Rings, Chinese Remainder Theorem

Chinese Remainder Theorem

The chinese remainder theorem was developed for modular arithmetic, but it generalizes to ideals in a commutative ring R.

Let H₁ H₂ … H_n be a set of coprime ideals. By coprime, we mean the sum of any two ideals spans the ring.

Let J be the product of all these ideals. We will prove R/J is isomorphic to the direct product of the quotient rings R/H_i, as i runs from 1 to n.

An element in R/J can be mapped to the i^th component in the direct product via R/H_i. This is a well defined ring homomorphism, since each H_i wholly contains J. We need to show it is 1-1 and onto.

Focus on H₁. We know x + y = 1 for some x in H₁ and y in H₂. Do the same for each H_i in the set. Multiply all these equations together, and something in H₁ + something in the product of the other ideals gives 1. Write this as x₁ + y₁ = 1. Reduce mod H₁, and y₁ = -1. If y₁ is mapped into any other quotient ring, other than R/H₁, it maps to 0,as it lives in the product of the other ideals.

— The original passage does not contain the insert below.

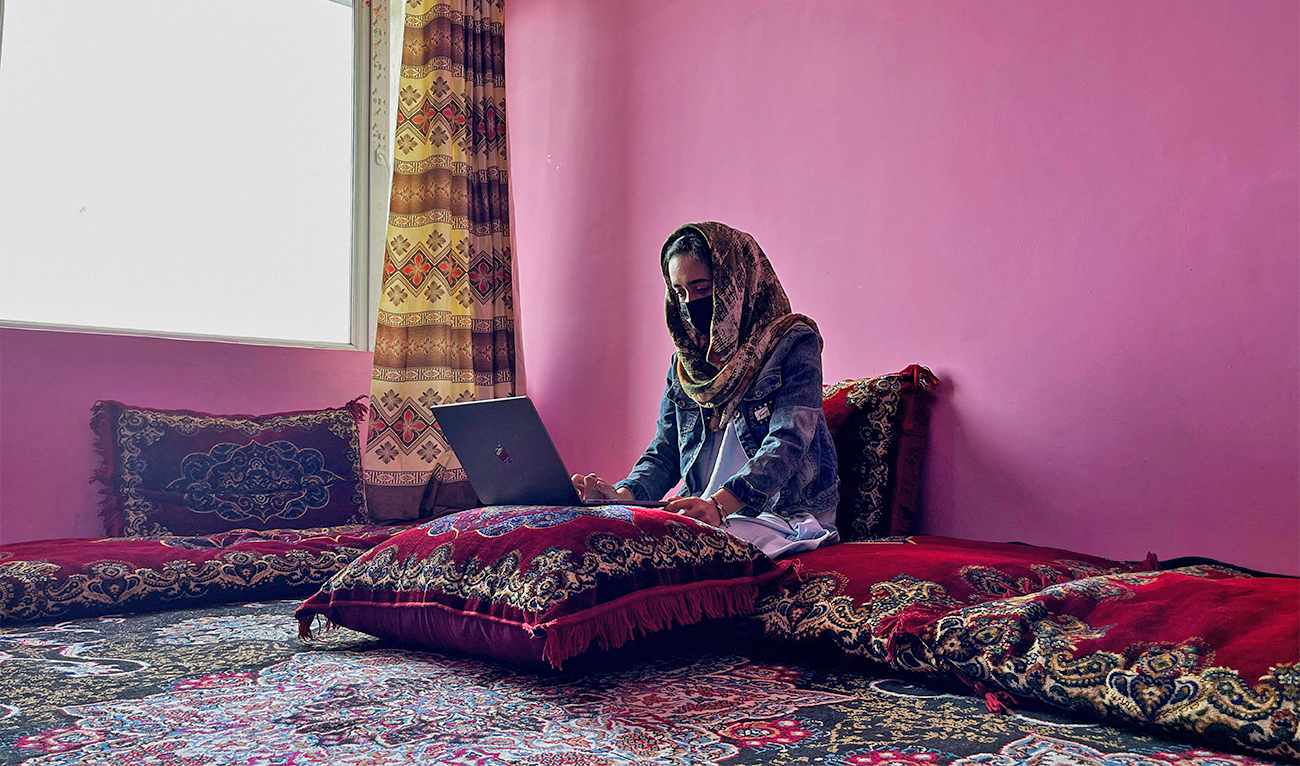 Sofia, an Afghan student, speaks English during an online class, at her house in Kabul, Afghanistan, on March 18, 2023. (REUTERS)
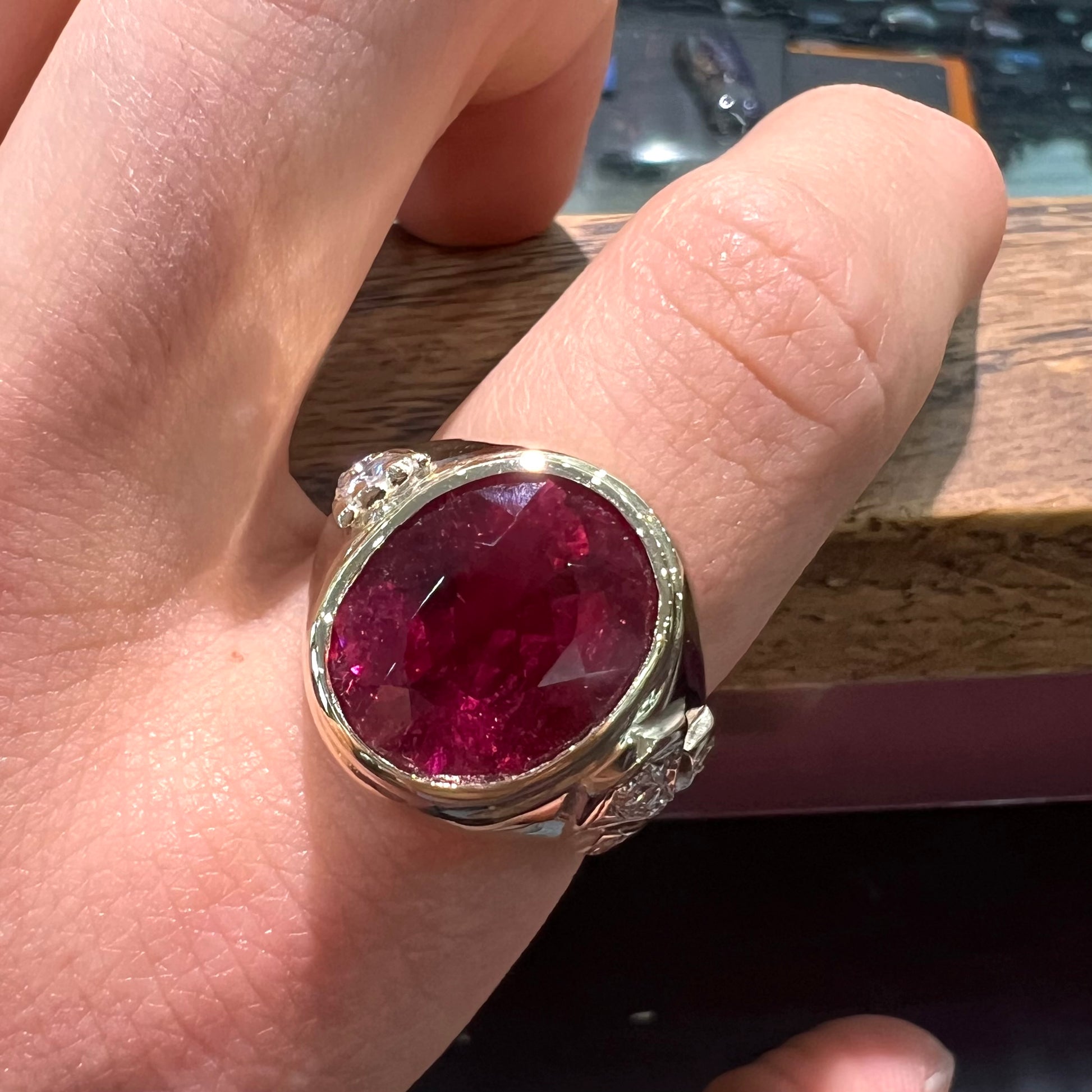 A men's yellow gold ring set with an oval cut rubellite tourmaline with diamond accents.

With y₁ through y_n established, let's show the map is onto. Suppose z is an element in the direct product, where z_i is the i^th component. Let w be the sum of -y_iz_i, as i runs from 1 to n. Reduce w mod H_i and get c_i back again. Our ring homomorphism is onto.

If an element maps to 0 in all components, then it lies in each ideal H_i. The kernel of the map is the intersection of the ideals. If this is the same as the product J, we are done.

Whenever ideals are coprime, we will show that the intersection is the product. For two ideals, we have x+y = 1, and if w is in both ideals, w = (x+y)w = xw+yw, hence w is contained in the product H₁*H₂. The intersection and product coincide.

If H₁, H₂, and H₃ are pairwise coprime, then write x₁+y = 1 and x₂+z = 1. Let s = x₁x₂ + x₁z + x₂y. Note that s is in H₁. Let t = yz, and note that t is in H₂*H₃. Verify that s+t = 1. The ideals H₁ and H₂*H₃ are coprime. We know that the product and intersection of H₂ and H₃ coincide. Bringing in H₁, the intersection and product of all three ideals coincide. An inductive argument extends this result to finitely many ideals. The product is the intersection, the map is 1-1, and R/J is the same as the direct product of the quotient rings. The cardinality of R/J is the product of the cardinalities of R/H_i over all i.

If H₁ and H₂ are coprime then the same is true of any two powers of H₁ and H₂. Write x+y = 1 and raise to a sufficiently high power. By the binomial theorem, every term winds up in one of the two exponentiated ideals. An entire set of coprime ideals can be raised to various powers, and they remain pairwise coprime. For instance, the ideals generated by 17², 5³, and 11⁸ are coprime, simply because 17 5 and 11 are coprime.